» TEXT PASSAGE

* * * * * * *

The Analytical Module performs many different analyses, which include (a) assembly analysis; (b) dimensioning; (c) choice of tolerances; (d) identification of the surface finish; (e) tolerance analysis. These analyses are made with the help of an Expert System, via the Communication Interface. The Manufacturing and Assembly Database can also be queried by the Analytical Module. A detailed description of the Analytical Module is given in (Maziero, Ferreira and Pacheco, 2000).

The Communication Interface is responsible for the communication between the modelling and analytical modules and the inference engine, which is linked with the knowledge base. This interface converts data from the product data structure to the format of the expert system and vice-versa.

Representation of Product Information

In this system the information about the product is represented in two formats: (a) an internal format that corresponds to the information stored in the product data structure; (b) a graphical format, which is the representation of the product information for its visualisation.

The product is visualised through the graphical interface. That is done through the product navigator, which traverses the structure, and informs graphically what is taking place. This visualisation is made through the use of layers. As shown in Fig. 2, there is one layer for the product, one for the assembly, one for each subassembly, and one for each part. The information in the product data structure is mapped onto each layer through a group of attributes in the CAD system.

When an assembly, subassembly or part is created, the layer "dimension" is created automatically. The dimension layer contains the representation of dimensions, tolerances and notes. On this layer all subassemblies and parts that compose it can also be visualised. One part can only be manipulated (i.e. undergo create, delete and move operations) if the corresponding layer is active, and this can be made through the navigation system, which allows the activation of the layer.

* * * * * * *

» RECORDS
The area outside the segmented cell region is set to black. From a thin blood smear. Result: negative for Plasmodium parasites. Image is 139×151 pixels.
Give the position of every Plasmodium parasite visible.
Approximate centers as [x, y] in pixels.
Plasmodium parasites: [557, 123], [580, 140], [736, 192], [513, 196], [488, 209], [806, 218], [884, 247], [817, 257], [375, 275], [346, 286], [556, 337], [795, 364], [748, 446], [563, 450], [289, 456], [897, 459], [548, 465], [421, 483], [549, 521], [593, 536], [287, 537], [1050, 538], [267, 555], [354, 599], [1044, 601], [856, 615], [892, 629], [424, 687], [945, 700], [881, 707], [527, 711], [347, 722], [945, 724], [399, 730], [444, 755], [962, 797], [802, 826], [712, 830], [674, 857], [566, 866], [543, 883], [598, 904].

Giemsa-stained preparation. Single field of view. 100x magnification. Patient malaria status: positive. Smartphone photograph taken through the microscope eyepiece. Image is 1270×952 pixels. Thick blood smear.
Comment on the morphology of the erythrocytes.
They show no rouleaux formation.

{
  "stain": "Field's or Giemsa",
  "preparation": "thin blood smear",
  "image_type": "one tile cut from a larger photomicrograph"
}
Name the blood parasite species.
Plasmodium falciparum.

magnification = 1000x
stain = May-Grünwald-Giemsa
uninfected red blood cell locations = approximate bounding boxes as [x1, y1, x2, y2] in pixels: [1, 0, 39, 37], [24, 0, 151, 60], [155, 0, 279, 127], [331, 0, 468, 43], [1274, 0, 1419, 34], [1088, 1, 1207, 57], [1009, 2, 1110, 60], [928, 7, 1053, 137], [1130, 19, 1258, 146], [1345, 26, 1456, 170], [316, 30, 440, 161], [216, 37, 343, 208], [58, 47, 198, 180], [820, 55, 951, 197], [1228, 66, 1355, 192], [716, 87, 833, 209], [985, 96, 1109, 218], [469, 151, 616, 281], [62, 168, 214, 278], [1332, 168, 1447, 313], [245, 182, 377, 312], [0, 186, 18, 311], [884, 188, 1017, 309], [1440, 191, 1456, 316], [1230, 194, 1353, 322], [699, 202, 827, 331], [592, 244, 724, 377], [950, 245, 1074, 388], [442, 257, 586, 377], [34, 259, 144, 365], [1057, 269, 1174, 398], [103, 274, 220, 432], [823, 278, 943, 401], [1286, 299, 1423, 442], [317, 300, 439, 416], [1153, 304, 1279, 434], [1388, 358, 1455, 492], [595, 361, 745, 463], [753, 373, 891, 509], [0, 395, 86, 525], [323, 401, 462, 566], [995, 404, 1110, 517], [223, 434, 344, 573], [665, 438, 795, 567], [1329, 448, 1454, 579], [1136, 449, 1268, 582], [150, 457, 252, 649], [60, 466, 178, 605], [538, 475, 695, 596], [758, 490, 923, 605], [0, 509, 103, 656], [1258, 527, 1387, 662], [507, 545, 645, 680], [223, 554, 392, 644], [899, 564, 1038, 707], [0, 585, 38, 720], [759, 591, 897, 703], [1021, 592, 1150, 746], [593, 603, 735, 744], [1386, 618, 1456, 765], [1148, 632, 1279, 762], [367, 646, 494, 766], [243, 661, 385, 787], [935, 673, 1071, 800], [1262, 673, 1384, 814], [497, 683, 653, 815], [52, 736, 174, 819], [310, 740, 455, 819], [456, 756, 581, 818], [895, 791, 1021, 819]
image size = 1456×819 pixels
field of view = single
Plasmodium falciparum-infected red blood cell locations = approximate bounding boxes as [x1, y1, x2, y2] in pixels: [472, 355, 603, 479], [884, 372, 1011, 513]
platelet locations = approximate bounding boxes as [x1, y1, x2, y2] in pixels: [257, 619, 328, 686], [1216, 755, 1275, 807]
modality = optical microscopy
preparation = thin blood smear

* * * * * * *

» EXERCISE SET
a - According to the design-system passage, what does the dimension layer contain?
b - Reproduce the design-system passage from "Representation of Product" to "for its visualisation.".
The listing has no connection to the design-system passage.

» SOLUTION SET
a - The representation of dimensions, tolerances and notes.

b -
Representation of Product Information

In this system the information about the product is represented in two formats: (a) an internal format that corresponds to the information stored in the product data structure; (b) a graphical format, which is the representation of the product information for its visualisation.